- _Required work_:
• 1. Translate this sentence from the 8086 processor passage into Spanish: "The 8086 has 64 K of 8-bit (or alternatively 32 K of 16-bit word) I/O port space."
• 2. Write the next part of the passage on the 8086 processor, picking up after its final sentence.

The degree of generality of most registers are much greater than in the 8080 or 8085. However, 8086 registers were more specialized than in most contemporary minicomputers and are also used implicitly by some instructions. While perfectly sensible for the assembly programmer, this makes register allocation for compilers more complicated compared to more orthogonal 16-bit and 32-bit processors of the time such as the PDP-11, VAX, 68000, 32016 etc. On the other hand, being more regular than the rather minimalistic but ubiquitous 8-bit microprocessors such as the 6502, 6800, 6809, 8085, MCS-48, 8051, and other contemporary accumulator-based machines, it is significantly easier to construct an efficient code generator for the 8086 architecture.
Another factor for this is that the 8086 also introduced some new instructions (not present in the 8080 and 8085) to better support stack-based high-level programming languages such as Pascal and PL/M; some of the more useful instructions are push mem-op, and ret size, supporting the "Pascal calling convention" directly. (Several others, such as push immed and enter, were added in the subsequent 80186, 80286, and 80386 processors.)
A 64 KB (one segment) stack growing towards lower addresses is supported in hardware; 16-bit words are pushed onto the stack, and the top of the stack is pointed to by SS:SP. There are 256 interrupts, which can be invoked by both hardware and software. The interrupts can cascade, using the stack to store the return addresses.
The 8086 has 64 K of 8-bit (or alternatively 32 K of 16-bit word) I/O port space.
The 8086 has a 16-bit flags register. Nine of these condition code flags are active, and indicate the current state of the processor: Carry flag (CF), Parity flag (PF), Auxiliary carry flag (AF), Zero flag (ZF), Sign flag (SF), Trap flag (TF), Interrupt flag (IF), Direction flag (DF), and Overflow flag (OF). Also referred to as the status word, the layout of the flags register is as follows:
There are also three 16-bit segment registers (see figure) that allow the 8086 CPU to access one megabyte of memory in an unusual way. Rather than concatenating the segment register with the address register, as in most processors whose address space exceeds their register size, the 8086 shifts the 16-bit segment only four bits left before adding it to the 16-bit offset (16×segment + offset), therefore producing a 20-bit external (or effective or physical) address from the 32-bit segment:offset pair. As a result, each external address can be referred to by 212 = 4096 different segment:offset pairs.

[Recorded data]
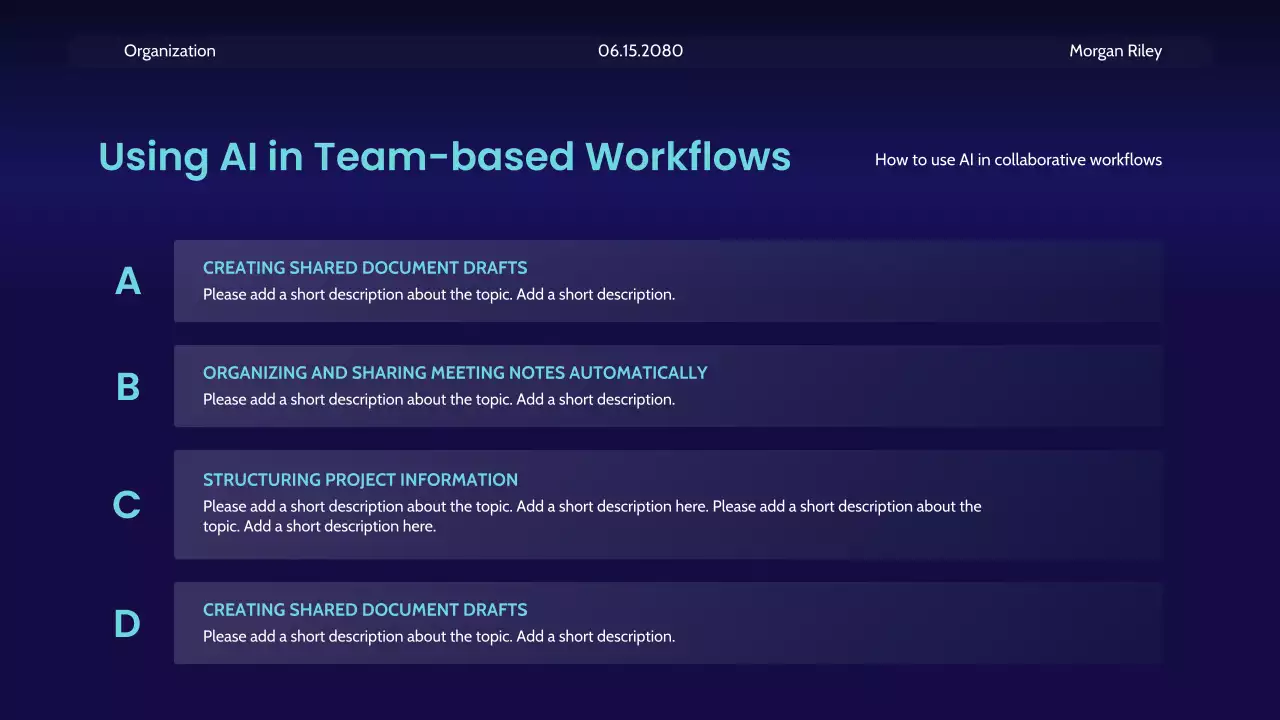 Organization 06.15.2080 Morgan Riley

Using AI in Team-based Workflows

How to use AI in collaborative workflows

A

CREATING SHARED DOCUMENT DRAFTS

Please add a short description about the topic. Add a short description.

B

ORGANIZING AND SHARING MEETING NOTES AUTOMATICALLY

Please add a short description about the topic. Add a short description.

C

STRUCTURING PROJECT INFORMATION

Please add a short description about the topic. Add a short description here. Please add a short description about the topic. Add a short description here.

D

CREATING SHARED DOCUMENT DRAFTS

Please add a short description about the topic. Add a short description.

- _Answers provided_:
• 1. El 8086 dispone de 64 K de espacio de puertos de E/S de 8 bits (o, alternativamente, 32 K de palabras de 16 bits).

• 2.
|0110 1000 1000 0111 0000||Segment,||16 bits, shifted 4 bits left (or multiplied by 0x10)|
|+ 0011 0100 1010 1001||Offset,||16 bits|
|0110 1011 1101 0001 1001||Address,||20 bits|
Although considered complicated and cumbersome by many programmers, this scheme also has advantages; a small program (less than 64 KB) can be loaded starting at a fixed offset (such as 0000) in its own segment, avoiding the need for relocation, with at most 15 bytes of alignment waste.
Compilers for the 8086 family commonly support two types of pointer, near and far. Near pointers are 16-bit offsets implicitly associated with the program's code or data segment and so can be used only within parts of a program small enough to fit in one segment. Far pointers are 32-bit segment:offset pairs resolving to 20-bit external addresses. Some compilers also support huge pointers, which are like far pointers except that pointer arithmetic on a huge pointer treats it as a linear 20-bit pointer, while pointer arithmetic on a far pointer wraps around within its 16-bit offset without touching the segment part of the address.
To avoid the need to specify near and far on numerous pointers, data structures, and functions, compilers also support "memory models" which specify default pointer sizes. The tiny (max 64K), small (max 128K), compact (data > 64K), medium (code > 64K), large (code,data > 64K), and huge (individual arrays > 64K) models cover practical combinations of near, far, and huge pointers for code and data. The tiny model means that code and data are shared in a single segment, just as in most 8-bit based processors, and can be used to build .com files for instance. Precompiled libraries often come in several versions compiled for different memory models.
According to Morse et al.,. the designers actually contemplated using an 8-bit shift (instead of 4-bit), in order to create a 16 MB physical address space. However, as this would have forced segments to begin on 256-byte boundaries, and 1 MB was considered very large for a microprocessor around 1976, the idea was dismissed. Also, there were not enough pins available on a low cost 40-pin package for the additional four address bus pins.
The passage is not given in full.